In this week's episode of the Get Lit Minute, your weekly poetry podcast, we spotlight the life and work of poet and writer, Joy Harjo. She is the 23rd Poet Laureate of the United States and a member of the Mvskoke Nation and belongs to Oce Vpofv (Hickory Ground). She is only the second poet to be appointed a third term as U.S. Poet Laureate. Harjo began writing poetry as a member of the University of New Mexico’s Native student organization, the Kiva Club, in response to Native empowerment movements. Harjo is the author of nine books of poetry, including her most recent, the highly acclaimed An American Sunrise (2019), which was a 2020 Oklahoma Book Award Winner; Conflict Resolution for Holy Beings (2015), which was shortlisted for the Griffin Prize and named a Notable Book of the Year by the American Library Association; and In Mad Love and War (1990), which received an American Book Award and the Delmore Schwartz Memorial Award.
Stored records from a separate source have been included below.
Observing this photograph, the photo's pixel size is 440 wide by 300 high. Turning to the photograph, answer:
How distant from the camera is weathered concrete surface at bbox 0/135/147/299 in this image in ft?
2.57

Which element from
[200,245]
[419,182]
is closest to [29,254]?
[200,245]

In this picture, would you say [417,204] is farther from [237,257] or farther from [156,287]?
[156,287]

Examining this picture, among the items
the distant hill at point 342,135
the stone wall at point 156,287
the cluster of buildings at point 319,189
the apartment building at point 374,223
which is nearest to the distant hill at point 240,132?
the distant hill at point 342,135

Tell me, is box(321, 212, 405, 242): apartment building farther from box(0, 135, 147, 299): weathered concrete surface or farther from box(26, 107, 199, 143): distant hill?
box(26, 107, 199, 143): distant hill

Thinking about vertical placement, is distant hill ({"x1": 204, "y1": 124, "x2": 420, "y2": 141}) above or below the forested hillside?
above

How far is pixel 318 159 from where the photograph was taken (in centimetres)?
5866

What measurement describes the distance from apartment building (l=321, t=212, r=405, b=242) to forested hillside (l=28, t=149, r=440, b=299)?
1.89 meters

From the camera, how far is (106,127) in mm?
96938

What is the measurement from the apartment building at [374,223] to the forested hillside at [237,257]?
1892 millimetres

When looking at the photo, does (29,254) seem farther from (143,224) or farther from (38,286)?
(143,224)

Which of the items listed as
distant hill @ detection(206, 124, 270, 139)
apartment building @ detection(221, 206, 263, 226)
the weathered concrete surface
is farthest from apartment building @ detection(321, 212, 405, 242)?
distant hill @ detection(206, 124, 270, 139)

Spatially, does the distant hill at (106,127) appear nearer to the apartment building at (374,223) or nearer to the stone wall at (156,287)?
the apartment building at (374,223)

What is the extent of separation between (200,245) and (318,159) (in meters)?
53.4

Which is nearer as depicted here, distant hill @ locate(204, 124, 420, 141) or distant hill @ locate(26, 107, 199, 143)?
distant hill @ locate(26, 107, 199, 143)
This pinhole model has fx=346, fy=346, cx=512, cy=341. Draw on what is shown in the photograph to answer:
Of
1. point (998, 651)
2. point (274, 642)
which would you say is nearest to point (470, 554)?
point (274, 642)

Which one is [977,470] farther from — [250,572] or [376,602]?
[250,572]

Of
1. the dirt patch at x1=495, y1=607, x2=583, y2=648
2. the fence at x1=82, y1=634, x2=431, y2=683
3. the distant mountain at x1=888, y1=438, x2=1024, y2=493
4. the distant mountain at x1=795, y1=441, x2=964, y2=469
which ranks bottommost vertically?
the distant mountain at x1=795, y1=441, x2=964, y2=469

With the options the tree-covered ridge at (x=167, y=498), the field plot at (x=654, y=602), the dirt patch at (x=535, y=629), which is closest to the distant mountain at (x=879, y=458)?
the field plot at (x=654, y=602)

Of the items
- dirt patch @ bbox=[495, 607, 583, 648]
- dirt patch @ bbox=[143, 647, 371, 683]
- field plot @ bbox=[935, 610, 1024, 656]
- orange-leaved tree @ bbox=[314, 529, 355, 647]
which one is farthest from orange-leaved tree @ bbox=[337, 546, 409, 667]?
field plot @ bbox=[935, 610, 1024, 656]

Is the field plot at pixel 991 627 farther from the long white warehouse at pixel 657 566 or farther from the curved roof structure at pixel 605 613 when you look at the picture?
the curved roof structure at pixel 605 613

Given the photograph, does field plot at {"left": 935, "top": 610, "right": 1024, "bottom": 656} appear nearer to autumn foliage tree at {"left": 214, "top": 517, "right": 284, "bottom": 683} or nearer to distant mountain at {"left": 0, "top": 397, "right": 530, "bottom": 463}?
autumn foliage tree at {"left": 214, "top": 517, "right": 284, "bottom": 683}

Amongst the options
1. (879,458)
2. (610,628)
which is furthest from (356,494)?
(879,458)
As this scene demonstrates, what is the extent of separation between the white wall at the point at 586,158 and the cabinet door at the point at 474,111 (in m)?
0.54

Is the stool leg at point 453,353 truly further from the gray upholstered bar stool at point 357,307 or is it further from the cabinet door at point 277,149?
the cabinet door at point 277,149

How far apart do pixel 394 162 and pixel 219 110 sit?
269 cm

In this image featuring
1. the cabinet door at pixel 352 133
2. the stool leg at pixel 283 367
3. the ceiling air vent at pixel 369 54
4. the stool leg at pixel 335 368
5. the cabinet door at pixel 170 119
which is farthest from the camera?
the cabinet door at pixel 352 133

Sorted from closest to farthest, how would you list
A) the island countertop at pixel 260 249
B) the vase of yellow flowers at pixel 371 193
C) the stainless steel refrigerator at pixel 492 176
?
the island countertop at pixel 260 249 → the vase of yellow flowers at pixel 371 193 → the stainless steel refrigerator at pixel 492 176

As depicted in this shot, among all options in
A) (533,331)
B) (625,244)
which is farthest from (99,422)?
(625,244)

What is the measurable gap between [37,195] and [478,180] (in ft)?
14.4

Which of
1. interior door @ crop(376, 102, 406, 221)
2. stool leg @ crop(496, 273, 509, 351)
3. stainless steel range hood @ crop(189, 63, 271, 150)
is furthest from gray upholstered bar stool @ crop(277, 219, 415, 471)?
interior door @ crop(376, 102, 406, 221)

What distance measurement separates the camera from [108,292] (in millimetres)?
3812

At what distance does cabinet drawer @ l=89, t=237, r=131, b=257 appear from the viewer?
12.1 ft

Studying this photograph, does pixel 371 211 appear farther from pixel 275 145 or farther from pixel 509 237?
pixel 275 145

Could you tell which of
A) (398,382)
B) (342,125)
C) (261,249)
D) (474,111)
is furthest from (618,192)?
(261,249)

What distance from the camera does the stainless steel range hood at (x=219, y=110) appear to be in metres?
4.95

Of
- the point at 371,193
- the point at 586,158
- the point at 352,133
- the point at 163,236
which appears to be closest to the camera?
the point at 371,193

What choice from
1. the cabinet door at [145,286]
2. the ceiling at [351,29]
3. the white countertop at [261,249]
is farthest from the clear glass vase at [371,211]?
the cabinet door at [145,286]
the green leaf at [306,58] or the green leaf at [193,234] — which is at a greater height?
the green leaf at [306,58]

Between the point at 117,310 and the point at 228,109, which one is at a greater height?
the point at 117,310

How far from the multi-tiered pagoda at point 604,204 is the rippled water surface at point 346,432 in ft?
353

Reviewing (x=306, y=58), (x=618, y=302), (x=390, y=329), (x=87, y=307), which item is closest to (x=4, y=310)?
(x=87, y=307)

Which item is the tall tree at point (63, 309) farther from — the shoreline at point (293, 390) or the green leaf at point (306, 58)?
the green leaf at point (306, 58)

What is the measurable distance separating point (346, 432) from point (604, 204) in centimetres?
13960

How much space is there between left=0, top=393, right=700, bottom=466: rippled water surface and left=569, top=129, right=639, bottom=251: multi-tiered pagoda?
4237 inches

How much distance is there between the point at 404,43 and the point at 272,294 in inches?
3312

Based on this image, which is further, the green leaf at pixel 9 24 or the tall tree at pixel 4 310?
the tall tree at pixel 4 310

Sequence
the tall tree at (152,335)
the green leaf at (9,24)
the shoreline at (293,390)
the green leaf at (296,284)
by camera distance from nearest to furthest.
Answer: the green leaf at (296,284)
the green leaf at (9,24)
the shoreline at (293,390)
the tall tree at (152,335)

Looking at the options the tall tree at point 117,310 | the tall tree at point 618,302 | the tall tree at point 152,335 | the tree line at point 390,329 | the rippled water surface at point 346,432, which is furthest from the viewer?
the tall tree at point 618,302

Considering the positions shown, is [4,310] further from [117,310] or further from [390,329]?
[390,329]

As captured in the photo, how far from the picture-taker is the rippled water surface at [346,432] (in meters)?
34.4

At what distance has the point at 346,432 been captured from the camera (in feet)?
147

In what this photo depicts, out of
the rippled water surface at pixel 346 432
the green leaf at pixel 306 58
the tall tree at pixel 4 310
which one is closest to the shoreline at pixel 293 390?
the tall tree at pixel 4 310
Harjo performs with her saxophone and flutes, solo and with her band, the Arrow Dynamics Band, and previously with Joy Harjo and Poetic Justice. Harjo has produced seven award-winning music albums including Winding Through the Milky Way, for which she was awarded a NAMMY for Best Female Artist of the year. Source
This episode includes a reading of her poem, “Perhaps the World Ends Here” featured in our 2024 Get Lit Anthology.
“Perhaps the World Ends Here”
The world begins at a kitchen table. No matter what, we must eat to live.
The gifts of earth are brought and prepared, set on the table. So it has been since creation, and it will go on.
We chase chickens or dogs away from it. Babies teethe at the corners. They scrape their knees under it.
It is here that children are given instructions on what it means to be human. We make men at it, we make women.
At this table we gossip, recall enemies and the ghosts of lovers.
Our dreams drink coffee with us as they put their arms around our children. They laugh with us at our poor falling-down selves and as we put ourselves back together once again at the table.
This table has been a house in the rain, an umbrella in the sun.
Wars have begun and ended at this table. It is a place to hide in the shadow of terror. A place to celebrate the terrible victory.
We have given birth on this table, and have prepared our parents for burial here.
At this table we sing with joy, with sorrow. We pray of suffering and remorse. We give thanks.
Perhaps the world will end at the kitchen table, while we are laughing and crying, eating of the last sweet bite.